I was told that popcorn wood is very good to burn, just wondering if it's true or another urban legend.  I have lots of popcorn trees around but don't want to mess with it if it's alot of trouble.  I can't imagine it being anywhere close to oak or pecan. Thanks


----------



## Jon1270 (Jan 3, 2013)

Doesn't grow around here, but I found this:

Firewood Crops: Shrub & Tree Species for Energy Production

"Energy values ranged from 4134 to 4277 kcal/kg. The wood burns well in wood stoves or fireplaces..."

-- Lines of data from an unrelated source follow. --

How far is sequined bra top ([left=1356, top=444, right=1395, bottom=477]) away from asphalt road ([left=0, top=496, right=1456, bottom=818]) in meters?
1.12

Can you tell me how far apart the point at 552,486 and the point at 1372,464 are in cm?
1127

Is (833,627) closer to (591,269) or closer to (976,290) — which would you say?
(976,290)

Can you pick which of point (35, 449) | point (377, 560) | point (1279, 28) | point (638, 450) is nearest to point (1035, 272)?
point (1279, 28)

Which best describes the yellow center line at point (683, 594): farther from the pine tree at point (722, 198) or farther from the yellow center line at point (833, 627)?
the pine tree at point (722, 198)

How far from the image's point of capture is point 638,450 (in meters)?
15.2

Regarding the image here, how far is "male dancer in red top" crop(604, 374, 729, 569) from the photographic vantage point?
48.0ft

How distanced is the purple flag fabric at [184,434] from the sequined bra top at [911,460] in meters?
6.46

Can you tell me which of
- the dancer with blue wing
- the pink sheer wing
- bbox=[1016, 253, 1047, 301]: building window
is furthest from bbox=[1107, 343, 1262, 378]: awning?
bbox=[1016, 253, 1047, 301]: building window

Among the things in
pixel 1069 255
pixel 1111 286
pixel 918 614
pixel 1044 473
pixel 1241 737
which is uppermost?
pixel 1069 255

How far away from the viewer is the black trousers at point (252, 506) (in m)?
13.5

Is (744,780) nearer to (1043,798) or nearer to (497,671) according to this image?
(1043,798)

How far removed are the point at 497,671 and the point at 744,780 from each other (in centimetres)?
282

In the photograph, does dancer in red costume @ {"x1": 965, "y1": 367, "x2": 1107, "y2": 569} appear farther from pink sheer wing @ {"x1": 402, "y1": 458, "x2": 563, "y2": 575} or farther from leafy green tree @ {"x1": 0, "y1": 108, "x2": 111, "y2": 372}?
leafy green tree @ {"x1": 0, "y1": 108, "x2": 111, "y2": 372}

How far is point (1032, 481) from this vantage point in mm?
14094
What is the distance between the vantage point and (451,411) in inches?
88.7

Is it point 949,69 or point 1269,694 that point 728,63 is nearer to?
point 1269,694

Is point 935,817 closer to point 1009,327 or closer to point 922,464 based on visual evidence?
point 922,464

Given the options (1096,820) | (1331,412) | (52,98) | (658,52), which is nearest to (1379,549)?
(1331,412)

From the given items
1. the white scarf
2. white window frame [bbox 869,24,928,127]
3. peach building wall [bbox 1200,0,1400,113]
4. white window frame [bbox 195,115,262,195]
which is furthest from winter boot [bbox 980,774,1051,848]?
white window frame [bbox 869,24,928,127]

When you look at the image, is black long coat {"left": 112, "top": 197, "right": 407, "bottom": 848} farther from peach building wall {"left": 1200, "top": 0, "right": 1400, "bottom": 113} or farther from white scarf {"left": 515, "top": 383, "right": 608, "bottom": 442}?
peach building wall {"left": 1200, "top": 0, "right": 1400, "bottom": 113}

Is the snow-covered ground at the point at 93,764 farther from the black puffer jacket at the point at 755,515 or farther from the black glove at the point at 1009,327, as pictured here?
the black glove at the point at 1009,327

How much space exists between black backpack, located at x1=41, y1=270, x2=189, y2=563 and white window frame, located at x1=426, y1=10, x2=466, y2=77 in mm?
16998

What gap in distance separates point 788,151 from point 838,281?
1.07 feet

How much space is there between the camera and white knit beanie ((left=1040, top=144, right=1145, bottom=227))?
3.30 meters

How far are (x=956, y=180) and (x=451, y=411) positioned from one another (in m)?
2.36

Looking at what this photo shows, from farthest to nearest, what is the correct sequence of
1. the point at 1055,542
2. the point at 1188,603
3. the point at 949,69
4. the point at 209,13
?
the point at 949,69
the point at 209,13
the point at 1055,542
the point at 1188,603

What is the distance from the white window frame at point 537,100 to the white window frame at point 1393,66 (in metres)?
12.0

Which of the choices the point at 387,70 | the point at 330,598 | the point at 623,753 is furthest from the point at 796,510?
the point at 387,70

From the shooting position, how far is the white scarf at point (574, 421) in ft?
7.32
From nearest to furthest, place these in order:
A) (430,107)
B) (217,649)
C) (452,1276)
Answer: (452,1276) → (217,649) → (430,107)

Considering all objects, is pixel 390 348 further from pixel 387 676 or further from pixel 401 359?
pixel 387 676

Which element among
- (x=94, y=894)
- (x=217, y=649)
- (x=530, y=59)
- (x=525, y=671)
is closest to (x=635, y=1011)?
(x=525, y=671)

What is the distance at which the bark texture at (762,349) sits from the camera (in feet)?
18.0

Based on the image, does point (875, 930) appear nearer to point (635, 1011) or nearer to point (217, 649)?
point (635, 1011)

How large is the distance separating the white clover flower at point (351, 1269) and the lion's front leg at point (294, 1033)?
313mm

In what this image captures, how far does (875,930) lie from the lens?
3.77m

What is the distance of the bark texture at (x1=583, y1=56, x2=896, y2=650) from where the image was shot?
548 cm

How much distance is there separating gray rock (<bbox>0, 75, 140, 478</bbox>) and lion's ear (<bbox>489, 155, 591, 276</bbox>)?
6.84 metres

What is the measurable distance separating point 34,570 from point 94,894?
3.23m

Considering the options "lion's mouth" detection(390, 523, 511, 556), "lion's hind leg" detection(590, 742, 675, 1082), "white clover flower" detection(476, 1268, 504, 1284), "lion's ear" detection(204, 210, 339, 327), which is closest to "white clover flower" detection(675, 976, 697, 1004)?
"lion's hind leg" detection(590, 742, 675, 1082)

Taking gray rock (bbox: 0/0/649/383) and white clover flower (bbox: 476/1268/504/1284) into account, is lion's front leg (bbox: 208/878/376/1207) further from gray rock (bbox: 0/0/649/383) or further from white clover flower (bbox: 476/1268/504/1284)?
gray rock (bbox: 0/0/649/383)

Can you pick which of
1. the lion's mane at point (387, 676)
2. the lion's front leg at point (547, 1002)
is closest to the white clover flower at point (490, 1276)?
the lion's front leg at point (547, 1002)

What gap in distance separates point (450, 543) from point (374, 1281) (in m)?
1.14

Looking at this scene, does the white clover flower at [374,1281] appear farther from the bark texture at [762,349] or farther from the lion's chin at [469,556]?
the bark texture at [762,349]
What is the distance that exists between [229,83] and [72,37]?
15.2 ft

Edit: it looks like its density is in the Butternut to Douglas Fir range, so fairly soft and light.


----------



## Trundle (Jan 3, 2013)

I've never heard of a popcorn tree (but I do know that burned popcorn doesn't taste good). I would like to see a pic of these trees for my own edification.


----------



## Trundle (Jan 3, 2013)

Thanks for the link Jon1270. Interesting. Mentions that the wood is sometimes used in Texas for BBQ.


----------



## Ralphie Boy (Jan 3, 2013)

Jon1270 said:


> Doesn't grow around here, but I found this:
> 
> Firewood Crops: Shrub & Tree Species for Energy Production
> 
> "Energy values ranged from 4134 to 4277 kcal/kg. The wood burns well in wood stoves or fireplaces..."


 
Thanks for the link, quite informative. Just goes to show you that even an old dog can learn a new trick.


----------



## Jon1270 (Jan 3, 2013)

Happy to be of service.  Now I need to go do something more tangibly productive...


----------



## WhitePine (Jan 3, 2013)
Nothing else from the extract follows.